José Simões, mais conhecido na nossa terra por José da Fonte, epíteto sequentemente conduzido a seus filhos, José, Mário, Luísa e João, foi um homem “alouzanado” em todos os pontos honrosos. Sério e humano na conduta com os animais, mereceu sempre a nossa infantil e redobrada atenção. Seu farto bigode à literato, se recordarmos o portuense Raul Brandão (1867/1930), foi um característico apetrecho do seu tisnado rosto, que jamais esquecemos! Ao contrário de hoje, estes homens do passado não possuíam mãos mimosas, quando muito, o coração…. Eram formados na escola impiedosa da vida, onde a rabiça do arado e a soga ensebada pelo suor tomavam conta do calejamento das mãos e da alma. A célebre frase “Eixe boi”, era o rufo afetuoso de incitamento ao animal, supremo mealheiro do lar…

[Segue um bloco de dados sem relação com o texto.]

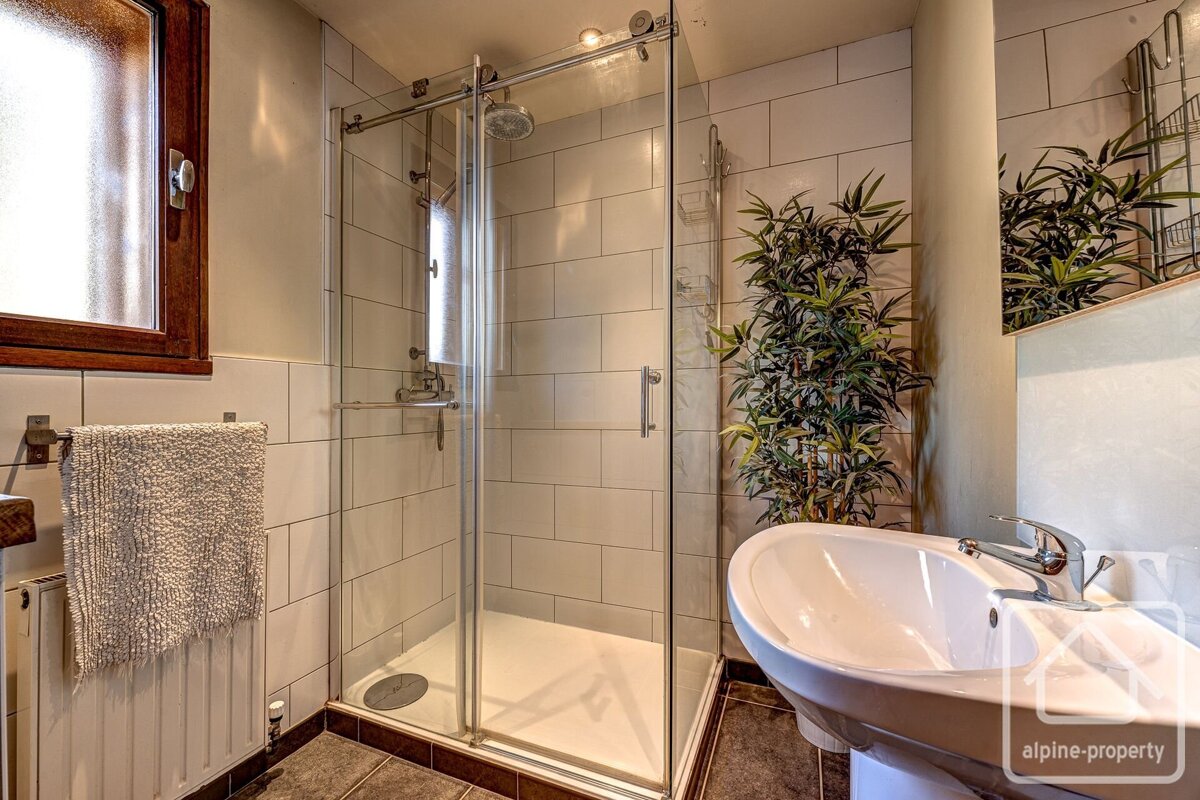 A bright bathroom with a glass shower, white basin, and a tall plant. Features white tiled walls, dark floor, and a wooden-framed window.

José da Fonte, casado com Maria José Lopes (a ti Maria Zé), assumia então como feitor o chamado amanho da fazenda na Quinta de Santo António, pertença de Fernando Pais de Almeida e Silva (de Chã do Couce) e esposa, Maria da Conceição Magalhães Machado. Como era apanágio nesse tempo, em esboços que o próprio Estado Novo desenhava, estes senhorios impunham como dever um tratamento doutoral. Era a opulência a vexar a indigência e tudo estava certo nessa época. Até a própria divisão da colheita, revertia impiedosamente a favor do senhorio. José e Maria, iletrados como sabemos, viviam com os filhos dentro dessa quinta, onde existia um enorme tanque de rega e uma fonte que ainda hoje existe, de onde brotou o apelido Zé da Fonte. A água provinha de uma mina, situada algo acima, onde hoje existe a ARCIL.

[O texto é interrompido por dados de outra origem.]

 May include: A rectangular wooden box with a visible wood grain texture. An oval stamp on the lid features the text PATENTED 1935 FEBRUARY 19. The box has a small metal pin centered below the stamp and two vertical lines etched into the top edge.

Maria Luísa Simões, filha de João da Fonte, explica assim o seu avô: “Era uma pessoa alegre e rígida como outros homens do seu tempo. Ao domingo, subia acima ao Cabo do Soito, à taberna do Sr. Malhado, para beber uns copos e jogar o fito com os amigos. Era o único dia livre da semana. Era deveras dura a luta pela subsistência. Quantas vezes, roçando o desumano, transportava com os bois, pela antiga estrada da Castanheira, enormes pipas de vinho e outras matérias, daí ter conhecido bem a ti Joaquina da Catraia (1844?/1940), à qual recorria em horas aflitivas. Muitas vezes adormecia sentado no carro, mas os bois lá seguiam, pois conheciam bem o caminho.”
Zé da Fonte, nasceu na Lousã no ano de 1895 e aqui faleceu, em abril de 1979.